The High Court has awarded the Claimant, Thomas Pink Ltd, 90% of their approved cost budget with regards to an interim payment to be made, following their successful trademark infringement claim against the Defendant, Victoria’s Secret UK Ltd.
Payments on account of costs can be made by a paying party as soon as they are subject to an adverse costs order (such as a defendant being ordered to pay a claimant’s costs upon a successful claim by the claimant at trial) and it is often advisable to do so, given that it will reduce the amount of interest payable in the event of later determination at assessment.
Under the CPR, should a payment not be made by the paying party voluntarily then the Court should order that a reasonable amount be paid on account before costs are assessed, unless there is good reason not to do so. The Court’s general approach in determining the amount to be paid by a paying party was set out in the case of Mars UK Ltd Teknowledge Ltd (No2)  2 Costs LR 44 (“Mars”) which stated:
“Where a party is successful, the Court should, on a rough and ready basis, also normally order an amount to be paid on account; the amount being a lesser sum than the likely full amount.”

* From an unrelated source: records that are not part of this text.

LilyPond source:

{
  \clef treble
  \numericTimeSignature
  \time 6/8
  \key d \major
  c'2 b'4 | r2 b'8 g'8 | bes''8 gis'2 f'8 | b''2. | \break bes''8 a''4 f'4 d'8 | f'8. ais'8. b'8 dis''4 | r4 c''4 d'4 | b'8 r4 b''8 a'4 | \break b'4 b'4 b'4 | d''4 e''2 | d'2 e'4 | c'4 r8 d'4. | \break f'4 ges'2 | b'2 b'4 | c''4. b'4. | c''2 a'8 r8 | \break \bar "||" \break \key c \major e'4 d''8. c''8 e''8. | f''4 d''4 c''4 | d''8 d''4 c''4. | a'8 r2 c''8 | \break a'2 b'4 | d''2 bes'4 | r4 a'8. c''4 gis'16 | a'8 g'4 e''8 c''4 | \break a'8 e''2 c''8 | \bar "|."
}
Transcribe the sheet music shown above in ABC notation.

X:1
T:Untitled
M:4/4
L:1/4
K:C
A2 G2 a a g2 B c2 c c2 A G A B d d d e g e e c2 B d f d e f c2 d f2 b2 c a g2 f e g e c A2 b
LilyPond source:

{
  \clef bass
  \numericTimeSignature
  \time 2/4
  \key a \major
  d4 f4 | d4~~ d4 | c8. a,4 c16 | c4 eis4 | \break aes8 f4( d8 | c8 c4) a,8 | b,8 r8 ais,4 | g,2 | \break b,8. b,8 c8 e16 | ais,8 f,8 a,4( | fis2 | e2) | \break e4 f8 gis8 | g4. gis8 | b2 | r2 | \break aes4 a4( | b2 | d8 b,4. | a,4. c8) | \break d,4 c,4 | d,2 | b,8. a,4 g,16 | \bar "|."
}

It should be noted that Mars was decided at a time when cost budgeting had not yet been introduced, with the Court determining that 40% of the costs claimed was to be the amount that would not be reduced if assessed and therefore ordered this amount to be paid on account.
The Court’s Decision
In determining the interim payment amount in this case, the Court believed the case of Marsapplied to the extent that it should avoid any overpayment being made by the paying party and consider a non-reducible figure. However, such a figure should also reflect the impact of the Claimant’s approved cost budget.
The Court felt that cost budgeting held significant weight in determining the amount of an interim payment on account of costs, because under the CPR, if a Cost Management Order had been made then the Court would have to have regard to a receiving party’s last approved or agreed cost budget when assessing costs. In spite of this rationale however, the Court did not believe that the sum that had been provided within the Claimant’s cost budget could be awarded, given the unpredictable nature of litigation and the fact that costs may be reduced on assessment. The Court therefore awarded 90% of the Claimant’s total cost budget by way of an interim payment on account of costs.
This decision is good news for successful litigants, as it will speed up the process of securing interim payments by cutting down on the debate surrounding the amount that should be paid. The Court’s robust attitude to enforcing costs budgets should facilitate costs settlements, thereby curtailing the need to incur the time and costs of detailed assessment.